Superior Court of New Jersey, Appellate Division
Feb 14, 2023
No. A-2645-21 (App. Div. Feb. 14, 2023)

Opinion

A-2645-21 A-2778-21

02-14-2023

B.C.P., Plaintiff-Respondent, v. D.W.P., Defendant-Appellant. D.W.P., Plaintiff-Appellant, v. B.C.P., Defendant-Respondent.

Einhorn, Barbarito, Frost &Botwinick, PC, attorneys for appellant (Matheu D. Nunn, Bonnie C. Frost, and Jessie M. Mills, on the briefs). Kalish Law Group, attorneys for respondent (Lawrence H. Kalish and Patrick J. Foy, on the briefs).

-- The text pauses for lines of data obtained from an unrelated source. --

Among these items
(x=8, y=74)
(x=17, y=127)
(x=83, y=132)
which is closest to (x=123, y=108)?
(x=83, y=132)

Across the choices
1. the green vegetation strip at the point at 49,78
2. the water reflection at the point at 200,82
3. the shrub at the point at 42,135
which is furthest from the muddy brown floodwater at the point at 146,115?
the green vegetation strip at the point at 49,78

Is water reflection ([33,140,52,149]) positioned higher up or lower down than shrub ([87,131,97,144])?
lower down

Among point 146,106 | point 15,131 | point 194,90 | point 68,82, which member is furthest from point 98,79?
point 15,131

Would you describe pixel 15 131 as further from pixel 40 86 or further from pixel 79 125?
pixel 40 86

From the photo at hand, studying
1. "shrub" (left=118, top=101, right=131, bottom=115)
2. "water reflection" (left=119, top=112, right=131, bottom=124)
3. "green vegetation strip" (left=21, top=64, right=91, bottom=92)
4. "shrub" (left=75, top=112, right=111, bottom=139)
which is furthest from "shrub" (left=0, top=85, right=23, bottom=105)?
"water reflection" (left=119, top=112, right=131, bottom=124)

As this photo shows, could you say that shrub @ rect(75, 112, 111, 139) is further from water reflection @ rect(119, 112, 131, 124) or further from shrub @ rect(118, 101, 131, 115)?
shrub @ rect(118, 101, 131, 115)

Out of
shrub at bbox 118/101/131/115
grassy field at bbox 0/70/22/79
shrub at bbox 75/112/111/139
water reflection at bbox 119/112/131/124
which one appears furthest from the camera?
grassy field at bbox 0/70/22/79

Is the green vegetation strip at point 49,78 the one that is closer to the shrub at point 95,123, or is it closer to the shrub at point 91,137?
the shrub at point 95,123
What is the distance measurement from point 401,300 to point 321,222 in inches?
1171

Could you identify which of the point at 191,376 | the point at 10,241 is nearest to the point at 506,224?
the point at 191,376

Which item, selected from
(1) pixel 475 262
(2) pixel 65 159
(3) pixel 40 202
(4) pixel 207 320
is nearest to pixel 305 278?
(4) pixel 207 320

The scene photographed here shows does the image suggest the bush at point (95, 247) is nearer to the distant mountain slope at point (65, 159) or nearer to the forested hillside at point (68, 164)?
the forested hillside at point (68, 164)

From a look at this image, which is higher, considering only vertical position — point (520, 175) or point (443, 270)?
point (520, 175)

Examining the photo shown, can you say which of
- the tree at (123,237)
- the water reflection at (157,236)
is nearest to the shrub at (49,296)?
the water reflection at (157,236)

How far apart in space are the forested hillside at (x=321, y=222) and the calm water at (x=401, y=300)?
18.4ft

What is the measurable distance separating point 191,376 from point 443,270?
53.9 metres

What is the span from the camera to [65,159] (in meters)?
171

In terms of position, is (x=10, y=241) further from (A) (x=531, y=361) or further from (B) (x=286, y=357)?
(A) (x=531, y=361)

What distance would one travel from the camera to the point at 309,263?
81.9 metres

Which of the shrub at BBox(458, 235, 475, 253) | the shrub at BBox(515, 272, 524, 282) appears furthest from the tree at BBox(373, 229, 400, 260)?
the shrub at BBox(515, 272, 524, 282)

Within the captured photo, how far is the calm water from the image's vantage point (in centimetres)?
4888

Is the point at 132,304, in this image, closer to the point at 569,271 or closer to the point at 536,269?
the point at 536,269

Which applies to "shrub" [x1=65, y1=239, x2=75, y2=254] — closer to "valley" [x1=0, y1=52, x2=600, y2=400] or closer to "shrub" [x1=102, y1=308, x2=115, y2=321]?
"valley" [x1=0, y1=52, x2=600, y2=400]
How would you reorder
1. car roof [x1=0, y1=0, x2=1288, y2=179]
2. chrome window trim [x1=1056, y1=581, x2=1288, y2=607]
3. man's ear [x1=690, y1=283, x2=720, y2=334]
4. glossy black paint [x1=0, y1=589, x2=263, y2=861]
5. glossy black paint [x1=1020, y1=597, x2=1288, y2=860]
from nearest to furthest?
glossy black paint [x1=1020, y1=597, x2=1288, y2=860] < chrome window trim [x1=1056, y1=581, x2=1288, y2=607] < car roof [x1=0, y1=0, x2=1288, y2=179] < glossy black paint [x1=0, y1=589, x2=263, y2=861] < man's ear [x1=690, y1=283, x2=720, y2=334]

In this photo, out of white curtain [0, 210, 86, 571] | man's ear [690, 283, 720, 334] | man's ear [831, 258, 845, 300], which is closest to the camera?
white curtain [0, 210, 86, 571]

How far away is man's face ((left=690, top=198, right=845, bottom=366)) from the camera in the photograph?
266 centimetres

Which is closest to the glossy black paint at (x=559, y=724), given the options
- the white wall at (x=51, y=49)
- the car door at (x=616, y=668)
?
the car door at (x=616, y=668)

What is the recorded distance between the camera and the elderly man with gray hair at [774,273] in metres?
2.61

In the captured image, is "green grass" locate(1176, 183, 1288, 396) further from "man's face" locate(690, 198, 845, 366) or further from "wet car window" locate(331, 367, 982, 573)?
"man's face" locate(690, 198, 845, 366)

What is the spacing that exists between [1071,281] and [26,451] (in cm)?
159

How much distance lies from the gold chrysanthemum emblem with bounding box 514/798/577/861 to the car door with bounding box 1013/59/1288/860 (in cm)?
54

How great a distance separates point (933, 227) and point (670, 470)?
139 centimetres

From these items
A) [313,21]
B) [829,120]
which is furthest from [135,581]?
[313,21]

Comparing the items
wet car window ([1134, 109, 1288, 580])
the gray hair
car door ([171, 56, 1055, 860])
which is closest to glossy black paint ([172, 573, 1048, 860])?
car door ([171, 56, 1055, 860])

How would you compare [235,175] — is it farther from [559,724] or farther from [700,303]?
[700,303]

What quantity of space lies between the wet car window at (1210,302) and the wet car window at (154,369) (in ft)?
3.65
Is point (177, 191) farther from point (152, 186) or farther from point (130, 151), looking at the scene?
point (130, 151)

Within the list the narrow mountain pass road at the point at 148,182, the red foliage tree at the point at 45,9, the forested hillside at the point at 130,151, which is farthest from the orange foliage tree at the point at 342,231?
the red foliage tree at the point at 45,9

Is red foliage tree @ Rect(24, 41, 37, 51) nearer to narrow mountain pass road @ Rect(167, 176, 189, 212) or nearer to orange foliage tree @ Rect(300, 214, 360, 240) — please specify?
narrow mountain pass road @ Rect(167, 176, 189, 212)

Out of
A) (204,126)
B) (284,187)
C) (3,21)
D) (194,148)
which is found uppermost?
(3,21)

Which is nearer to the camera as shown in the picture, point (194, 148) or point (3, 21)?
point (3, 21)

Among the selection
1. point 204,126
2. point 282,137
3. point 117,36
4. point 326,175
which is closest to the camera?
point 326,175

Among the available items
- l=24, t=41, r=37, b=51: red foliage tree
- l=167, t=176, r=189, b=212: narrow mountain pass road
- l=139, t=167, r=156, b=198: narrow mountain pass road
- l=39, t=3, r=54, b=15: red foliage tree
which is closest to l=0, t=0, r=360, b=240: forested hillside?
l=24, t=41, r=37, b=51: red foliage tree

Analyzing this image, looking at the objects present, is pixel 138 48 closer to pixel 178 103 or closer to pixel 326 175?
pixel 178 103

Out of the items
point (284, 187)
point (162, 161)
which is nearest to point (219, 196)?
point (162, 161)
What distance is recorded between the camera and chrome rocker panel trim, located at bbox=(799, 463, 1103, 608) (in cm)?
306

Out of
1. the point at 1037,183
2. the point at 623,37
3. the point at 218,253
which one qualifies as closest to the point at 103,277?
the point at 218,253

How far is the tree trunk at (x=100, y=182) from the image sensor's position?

This opinion shall not "constitute precedent or be binding upon any court." Although it is posted on the internet, this opinion is binding only on the parties in the case and its use in other cases is limited. R. 1:36-3.

Submitted February 6, 2023

On appeal from the Superior Court of New Jersey, Chancery Division, Family Part, Morris County, Docket Nos. FV-14-0607-22 and FV-14-0608-22.

Einhorn, Barbarito, Frost &Botwinick, PC, attorneys for appellant (Matheu D. Nunn, Bonnie C. Frost, and Jessie M. Mills, on the briefs).

Kalish Law Group, attorneys for respondent (Lawrence H. Kalish and Patrick J. Foy, on the briefs).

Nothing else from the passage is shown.